The United Nations has launched a plan to support more than five and a half million refugees from Syria who are being hosted in neighboring countries. The organization is appealing for 5.5 billion dollars to help provide education and other services. Imogen Foulkes reports from Geneva. Since the Syrian conflict began, a million Syrian babies have been born in exile. A trickle of refugees around thirty seven thousand have returned home this year, and that could increase to a quarter of a million next year. But it's just a fraction of the estimated 5.6 million Syrian refugees in neighboring countries. Return is risky. Sporadic fighting continues.
At least ten people have been killed in an overnight attack by a rebel group in the east of the Democratic Republic of Congo. Local officials say suspected members of the Allied Democratic Forces attacked the town of Oicha in the Beni region where they looted property and animals. The ADF which began as a Ugandan rebel group in the 1990s, has been blamed for hundreds of killings since 2014.

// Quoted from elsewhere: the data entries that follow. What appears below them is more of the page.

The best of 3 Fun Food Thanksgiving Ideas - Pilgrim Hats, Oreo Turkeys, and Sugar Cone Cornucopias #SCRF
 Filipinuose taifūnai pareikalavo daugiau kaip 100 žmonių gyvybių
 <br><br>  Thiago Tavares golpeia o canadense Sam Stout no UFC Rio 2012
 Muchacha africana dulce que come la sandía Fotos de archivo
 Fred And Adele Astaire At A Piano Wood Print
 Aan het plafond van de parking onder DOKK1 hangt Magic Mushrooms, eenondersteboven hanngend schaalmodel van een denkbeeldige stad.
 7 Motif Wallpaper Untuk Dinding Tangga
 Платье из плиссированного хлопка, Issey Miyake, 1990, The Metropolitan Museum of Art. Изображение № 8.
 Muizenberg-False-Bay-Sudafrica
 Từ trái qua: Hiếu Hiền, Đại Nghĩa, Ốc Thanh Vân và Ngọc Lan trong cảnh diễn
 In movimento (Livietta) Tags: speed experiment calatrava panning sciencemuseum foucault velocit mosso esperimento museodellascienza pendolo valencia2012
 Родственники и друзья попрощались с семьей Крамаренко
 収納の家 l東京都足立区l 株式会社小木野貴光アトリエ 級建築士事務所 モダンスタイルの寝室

A Franco-German meeting is underway in Paris to counter the smuggling of illegal firearms from the western Balkans. The French Foreign Minister Jean-Yves Le Drian said that Europol estimated that up to six million firearms were in circulation in the countries of the former Yugoslavia. Forty-four thousand illegal firearms had been destroyed there over the past year, he said, but that was not enough. He stressed the need for tighter checks on the borders of Bosnia-Herzegovina.
World news from the BBC.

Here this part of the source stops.